Escaping persecution - the Church "disestablished"


My first stumbling block was on page 3 – the word “disestablished” re "the Church in New Hampshire".  So I looked it up.  This I found interesting (from First Freedom Center http://www.firstfreedom.org/education/documents/Disestablishment-Plan.pdf):

FREEDOM OF RELIGION: DISESTABLISHMENT

INTRODUCTION:  Many of the colonists who first settled in North America came to this country to escape persecution.  This is true of the Congregationalists of Massachusetts (also known as Puritans) and the Quakers of Pennsylvania.  Soon other colonies also developed strong religious identities.  The Baptists settled in Rhode Island.  The Dutch Reformed located in New York.  The Catholics settled in Maryland.  Colonies that had been settled by the English government, such as Virginia and South Carolina, accepted Anglicanism, the official religion of England, as the official religion of their colonies.  The irony of this settlement process was that, as each colony increasingly became identified with a single religion, the colonists themselves often became the persecutors instead of the persecuted.

After the American Revolution and the signing of the Declaration of Independence in 1776, the newly liberated colonists faced the many issues of building a unified nation.  One of the challenges to unification was how to deal with the question of religious differences, for in many cases, religious affiliation was the central concept of colonial identity.
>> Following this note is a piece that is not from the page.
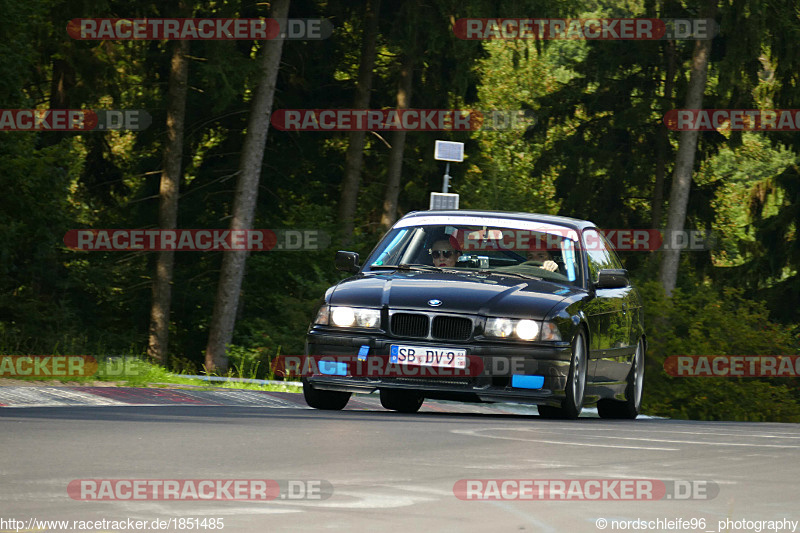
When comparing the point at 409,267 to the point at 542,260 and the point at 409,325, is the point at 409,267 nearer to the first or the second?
the point at 542,260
The solution – religious freedom!  Thomas Jefferson’s Virginia Statute for Religious Freedom, the first law of absolute religious freedom enacted in the colonies, was championed into Virginia law through the efforts of James Madison in 1786.  Jefferson, Madison and George Mason then persuaded members at the Constitutional Convention to encode this principle into national law, and freedom of religion was adopted as a constitutional guarantee in the First Amendment to the United States Constitution in 1789 and ratified in 1791.  (This guarantee had limited application, however.  The United States Constitution applied only to the federal government and not to state and local governments.  It was not until the mid Twentieth Century, after the United States Supreme Court extended the interpretation of the word “liberty” in the Fourteenth Amendment’s due process clause to other freedoms in the Bill of Rights, that the guarantee of religious freedom was expanded to the state and local level.)

The first principle of religious freedom, as stated in the Bill of Rights, was that of disestablishment – the elimination of all official religions.  Under the terms of this law, the government was prohibited from enacting legislation that favored one church over another or that created any official state church.
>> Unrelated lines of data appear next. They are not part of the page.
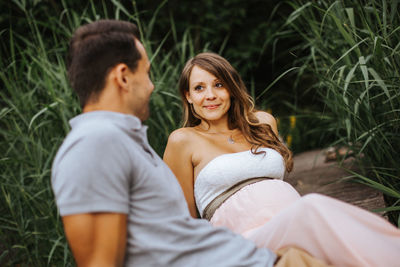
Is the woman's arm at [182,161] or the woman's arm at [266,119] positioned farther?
the woman's arm at [266,119]

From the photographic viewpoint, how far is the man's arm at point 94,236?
1.08 meters

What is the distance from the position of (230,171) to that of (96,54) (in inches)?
46.3

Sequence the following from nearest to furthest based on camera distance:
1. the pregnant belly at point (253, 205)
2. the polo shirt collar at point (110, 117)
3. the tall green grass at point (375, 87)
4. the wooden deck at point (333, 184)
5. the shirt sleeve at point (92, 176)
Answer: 1. the shirt sleeve at point (92, 176)
2. the polo shirt collar at point (110, 117)
3. the pregnant belly at point (253, 205)
4. the tall green grass at point (375, 87)
5. the wooden deck at point (333, 184)

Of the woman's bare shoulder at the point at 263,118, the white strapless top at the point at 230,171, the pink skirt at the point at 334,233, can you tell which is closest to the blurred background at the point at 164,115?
the woman's bare shoulder at the point at 263,118

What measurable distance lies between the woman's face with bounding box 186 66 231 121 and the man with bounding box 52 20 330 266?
1.08 meters

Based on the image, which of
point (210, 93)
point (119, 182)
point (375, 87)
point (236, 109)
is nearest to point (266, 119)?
point (236, 109)

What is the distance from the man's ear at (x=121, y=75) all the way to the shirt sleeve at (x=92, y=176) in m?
0.18

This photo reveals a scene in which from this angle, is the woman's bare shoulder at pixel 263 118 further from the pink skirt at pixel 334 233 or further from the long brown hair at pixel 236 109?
the pink skirt at pixel 334 233

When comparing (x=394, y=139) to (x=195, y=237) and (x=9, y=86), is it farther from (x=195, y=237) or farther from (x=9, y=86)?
(x=9, y=86)

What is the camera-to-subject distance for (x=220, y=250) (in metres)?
1.37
I found that "the Church" in New Hampshire was disestablished in 1819.  
 
How different were the beginnings of the colony in Australia!

Peel speaks a lot about the state of mind which was New England – a place where thinking was well thought of.  No wonder that the very first page of Eddy's book Science and Health proclaims: “The time for thinkers has come.”  Mrs. Eddy was the thinker of the age and for the ages.